__Consigne A__: Reproduisez fidèlement le passage du texte sur les évènements du 11 Septembre allant de « Si nul n’est » jusqu'à « sorte de surhumanité. ».

|
Origine : http://www.reseau-ipam.org/article.php3?id_article=448&var_recherche=messica
Les évènements du 11 Septembre précédés
par l’intensification du conflit israélo-palestinien
palestinien et par la violente répression des manifestations
de Gênes, montrent que nous sommes passés d’une
phase d’amplification des mouvements de contestation, de revendication
et de libération à une phase de cannibalisation de
ces mêmes mouvements. Les forces que représentent le
symbolisme messianique personnifié par Ben Laden et le symbole
dépersonnalisé des tours du World Center ont brutalement
mis fin à la complexité du monde.
Si nul n’est dupe de la rhétorique du bien et du mal
que se renvoient les deux adversaires, il convient de s’interroger
sur cette simplification et sur ses effets. Tout d’abord,
le film des évènements : inlassable, obsessionnel,
le passage en boucle des images de l’explosion des tours,
en occultant la dimension corporelle et les milliers de victimes,
a contribué à désincarner un événement
déjà lointain et insaisissable dans son " énormité
". Pas de corps, pas de blessés mais les deux tours,
une construction humaine, une puissance érigée vers
le ciel, coupée en deux par les explosions. Un tel choix
d’images ou de non-images, une telle représentation
d’une puissance désincarnée, matérielle
et abstraite à la fois, exprime une sorte de surhumanité.

__Consigne B__: Réécrivez toutes les entrées en remplaçant « scene » par « landscape » et sans rien modifier d'autre. Laissez les images de côté dans votre réponse.

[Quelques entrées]
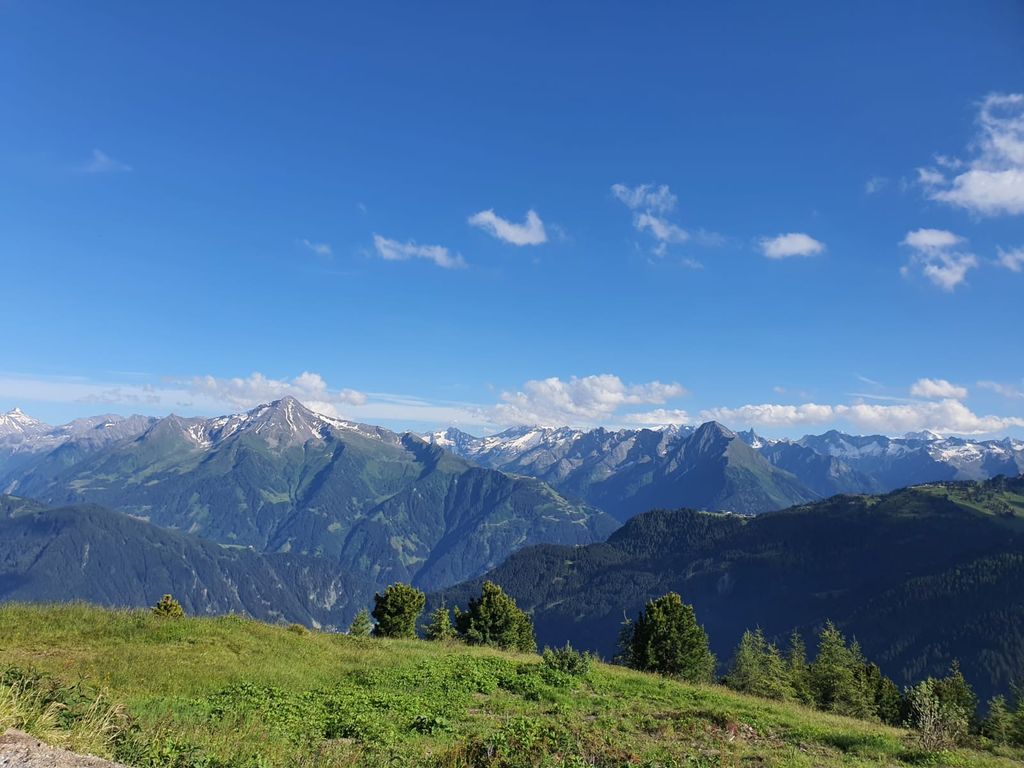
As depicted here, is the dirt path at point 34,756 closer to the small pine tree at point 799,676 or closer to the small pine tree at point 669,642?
the small pine tree at point 669,642

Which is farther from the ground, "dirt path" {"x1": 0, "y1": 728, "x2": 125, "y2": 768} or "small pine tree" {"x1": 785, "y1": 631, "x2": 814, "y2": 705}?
"dirt path" {"x1": 0, "y1": 728, "x2": 125, "y2": 768}

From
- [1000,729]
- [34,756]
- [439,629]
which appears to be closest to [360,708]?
[34,756]

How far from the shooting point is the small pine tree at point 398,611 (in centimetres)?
7088

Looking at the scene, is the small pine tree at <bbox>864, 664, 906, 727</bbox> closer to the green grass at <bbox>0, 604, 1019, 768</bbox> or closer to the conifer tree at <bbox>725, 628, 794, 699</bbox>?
the conifer tree at <bbox>725, 628, 794, 699</bbox>

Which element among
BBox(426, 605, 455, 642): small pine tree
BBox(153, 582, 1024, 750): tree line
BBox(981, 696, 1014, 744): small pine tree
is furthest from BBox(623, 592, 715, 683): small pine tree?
BBox(426, 605, 455, 642): small pine tree

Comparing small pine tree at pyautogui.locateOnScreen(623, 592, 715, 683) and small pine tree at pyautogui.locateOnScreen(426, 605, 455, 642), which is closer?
small pine tree at pyautogui.locateOnScreen(623, 592, 715, 683)

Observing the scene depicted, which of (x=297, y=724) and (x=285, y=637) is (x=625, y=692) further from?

__Réponse rédigée A__:
Si nul n’est dupe de la rhétorique du bien et du mal
que se renvoient les deux adversaires, il convient de s’interroger
sur cette simplification et sur ses effets. Tout d’abord,
le film des évènements : inlassable, obsessionnel,
le passage en boucle des images de l’explosion des tours,
en occultant la dimension corporelle et les milliers de victimes,
a contribué à désincarner un événement
déjà lointain et insaisissable dans son " énormité
". Pas de corps, pas de blessés mais les deux tours,
une construction humaine, une puissance érigée vers
le ciel, coupée en deux par les explosions. Un tel choix
d’images ou de non-images, une telle représentation
d’une puissance désincarnée, matérielle
et abstraite à la fois, exprime une sorte de surhumanité.

__Réponse rédigée B__:
As depicted here, is the dirt path at point 34,756 closer to the small pine tree at point 799,676 or closer to the small pine tree at point 669,642?
the small pine tree at point 669,642

Which is farther from the ground, "dirt path" {"x1": 0, "y1": 728, "x2": 125, "y2": 768} or "small pine tree" {"x1": 785, "y1": 631, "x2": 814, "y2": 705}?
"dirt path" {"x1": 0, "y1": 728, "x2": 125, "y2": 768}

From
- [1000,729]
- [34,756]
- [439,629]
which appears to be closest to [360,708]?
[34,756]

How far from the shooting point is the small pine tree at point 398,611 (in centimetres)?
7088

Looking at the landscape, is the small pine tree at <bbox>864, 664, 906, 727</bbox> closer to the green grass at <bbox>0, 604, 1019, 768</bbox> or closer to the conifer tree at <bbox>725, 628, 794, 699</bbox>?
the conifer tree at <bbox>725, 628, 794, 699</bbox>

Which element among
BBox(426, 605, 455, 642): small pine tree
BBox(153, 582, 1024, 750): tree line
BBox(981, 696, 1014, 744): small pine tree
is furthest from BBox(623, 592, 715, 683): small pine tree?
BBox(426, 605, 455, 642): small pine tree

Comparing small pine tree at pyautogui.locateOnScreen(623, 592, 715, 683) and small pine tree at pyautogui.locateOnScreen(426, 605, 455, 642), which is closer?
small pine tree at pyautogui.locateOnScreen(623, 592, 715, 683)

Observing the landscape depicted, which of (x=297, y=724) and (x=285, y=637) is (x=625, y=692) further from?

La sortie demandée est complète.